Baikal Lake, an adventure in Siberia, Russia February 2020
A journey that began after seeing some images of Daniel Kordan. I had in mind to travel to many other places before, but it all came together to go here. As many of you know, I spend about half of the year in Thailand and the rest of the year traveling. Most of my trips are done alone or with my girl, this one I decided to do in a group.
A local Thai friend was organizing a trip to Lake Baikal. He is a guide of a travel agency and although the trip was not focused on pure photography it seemed to me a great opportunity since they were going to cover the great majority of the locations that I had in mind and that I had studied previously. In addition to a fairly affordable price, which if I had gone alone, it would have been unfeasible, having to find a local guide, transport etc … since in those areas there are not many people who can speak English.
The Baikal is a lake of tectonic origin, located in the southern region of Siberia, Russia, between the Irkutsk Oblast in the northwest and Buriatia in the southeast, near the city of Irkutsk.
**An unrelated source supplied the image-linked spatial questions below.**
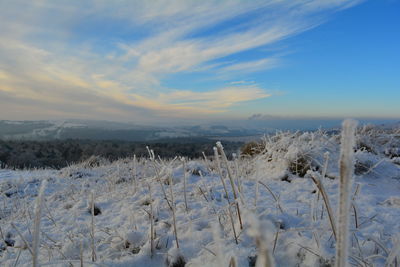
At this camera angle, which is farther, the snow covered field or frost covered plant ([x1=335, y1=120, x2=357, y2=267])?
the snow covered field

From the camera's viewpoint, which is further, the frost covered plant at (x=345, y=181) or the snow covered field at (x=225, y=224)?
the snow covered field at (x=225, y=224)

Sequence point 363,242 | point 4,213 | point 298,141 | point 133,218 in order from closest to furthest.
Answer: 1. point 363,242
2. point 133,218
3. point 4,213
4. point 298,141

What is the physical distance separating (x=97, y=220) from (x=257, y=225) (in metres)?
2.94

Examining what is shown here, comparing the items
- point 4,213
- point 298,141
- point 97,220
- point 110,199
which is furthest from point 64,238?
point 298,141

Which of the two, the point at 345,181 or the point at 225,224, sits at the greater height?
the point at 345,181

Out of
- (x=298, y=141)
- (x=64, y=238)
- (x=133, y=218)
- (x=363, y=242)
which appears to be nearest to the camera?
(x=363, y=242)

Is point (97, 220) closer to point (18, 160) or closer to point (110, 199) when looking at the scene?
point (110, 199)

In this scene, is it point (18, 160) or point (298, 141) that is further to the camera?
point (18, 160)

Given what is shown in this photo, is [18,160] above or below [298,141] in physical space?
below

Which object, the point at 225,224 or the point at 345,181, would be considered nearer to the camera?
the point at 345,181

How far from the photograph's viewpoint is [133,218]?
108 inches

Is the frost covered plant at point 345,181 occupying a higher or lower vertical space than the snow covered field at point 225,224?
higher

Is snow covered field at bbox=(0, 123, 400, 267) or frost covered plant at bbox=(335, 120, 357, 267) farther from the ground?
frost covered plant at bbox=(335, 120, 357, 267)

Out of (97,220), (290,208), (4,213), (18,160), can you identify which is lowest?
(18,160)
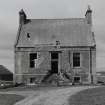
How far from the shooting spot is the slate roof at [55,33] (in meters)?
39.4

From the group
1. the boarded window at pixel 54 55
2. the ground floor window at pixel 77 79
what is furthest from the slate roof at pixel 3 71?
the ground floor window at pixel 77 79

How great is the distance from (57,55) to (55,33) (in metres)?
4.49

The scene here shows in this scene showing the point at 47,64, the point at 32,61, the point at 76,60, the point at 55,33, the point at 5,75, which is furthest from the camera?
the point at 5,75

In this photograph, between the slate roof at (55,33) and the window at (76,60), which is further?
the slate roof at (55,33)

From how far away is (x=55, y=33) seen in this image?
135ft

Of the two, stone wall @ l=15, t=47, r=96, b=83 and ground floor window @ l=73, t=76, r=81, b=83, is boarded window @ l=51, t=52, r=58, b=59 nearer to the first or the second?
stone wall @ l=15, t=47, r=96, b=83

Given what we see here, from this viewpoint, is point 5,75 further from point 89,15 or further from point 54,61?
point 89,15

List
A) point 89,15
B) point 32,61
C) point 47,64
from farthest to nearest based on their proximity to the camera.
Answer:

Its name is derived from the Bai-Kul Tartar, “rich lake”. It is also known as the “Blue Eye of Siberia” or the “Pearl of Asia”. It is the largest freshwater reserve in the world. The largest lake in Asia and the deepest in the world. The lake is completely surrounded by mountains and has about 20 small islands.
What makes this place special? Imagine an ice rink 31,494 sq km long and 80 km wide and up to 1680 m deep.
When winter arrives in the northern hemisphere, Siberia, it completely freezes and when I say completely I mean its entire surface. With average temperatures of -21 degrees Celsius. This happens between the months of January and begins to thaw in June. Another thing that makes this lake special, is the clarity of its waters, which make the ice that forms really clear and can reach a thickness of up to 1.5 meters and in some places you can see through, fish, plants and rocks as visibility can reach up to 40 meters.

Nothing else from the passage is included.